* _Instructions for the task_:
Can you revise the part of the electrolysis text that opens with the words containing "Electrolysis. An electrolytic" and closes with "at the anode.", giving it again with "molten" replaced by "fused"?

* _Extracted text_:
Electrolysis. An electrolytic cell is the reverse of a galvanic cell: electrical energy from an external source drives a non-spontaneous redox reaction. The electrode connected to the positive terminal is the anode (oxidation), and the one connected to the negative terminal is the cathode (reduction). For example, in molten $\text{NaCl}$, $\text{Na}^+$ is reduced to sodium at the cathode and $\text{Cl}^-$ is oxidised to chlorine at the anode.
Faraday's laws of electrolysis. Faraday quantified electrolysis in two laws:
- First law: the mass of a substance deposited or liberated at an electrode is proportional to the quantity of charge passed: $m \propto Q$, i.e. $m = ZQ = ZIt$, where $Z$ is the electrochemical equivalent, $Q = It$ the charge ($I$ in amperes, $t$ in seconds).
- Second law: when the same charge passes through different electrolytes, the masses deposited are proportional to their equivalent masses. One mole of electrons ($1\,F = 96500\,\text{C}$) deposits one gram-equivalent of any substance.
So $m = \dfrac{M \times I \times t}{n \times F}$, where $M$ is the molar mass and $n$ the number of electrons per ion.
Products of electrolysis depend on the electrode material and on which species is easier to discharge (its electrode potential and overpotential). In aqueous $\text{NaCl}$ (brine), $\text{H}_2$ is liberated at the cathode and $\text{Cl}_2$ at the anode (overpotential favours chlorine over oxygen), leaving $\text{NaOH}$ — the basis of the chlor-alkali industry.
Batteries. A battery is a galvanic cell (or several in series) used as a practical source of electrical energy.

* _Dataset section_:
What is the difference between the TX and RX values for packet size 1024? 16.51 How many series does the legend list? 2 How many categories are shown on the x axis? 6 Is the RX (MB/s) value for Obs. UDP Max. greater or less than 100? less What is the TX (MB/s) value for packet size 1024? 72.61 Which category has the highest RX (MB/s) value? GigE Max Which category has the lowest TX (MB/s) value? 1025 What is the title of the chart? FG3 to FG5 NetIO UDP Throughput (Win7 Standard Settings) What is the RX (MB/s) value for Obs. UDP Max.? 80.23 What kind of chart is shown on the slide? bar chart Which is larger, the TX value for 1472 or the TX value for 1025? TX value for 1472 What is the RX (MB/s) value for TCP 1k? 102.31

* _Written answer_:
Electrolysis. An electrolytic cell is the reverse of a galvanic cell: electrical energy from an external source drives a non-spontaneous redox reaction. The electrode connected to the positive terminal is the anode (oxidation), and the one connected to the negative terminal is the cathode (reduction). For example, in fused $\text{NaCl}$, $\text{Na}^+$ is reduced to sodium at the cathode and $\text{Cl}^-$ is oxidised to chlorine at the anode.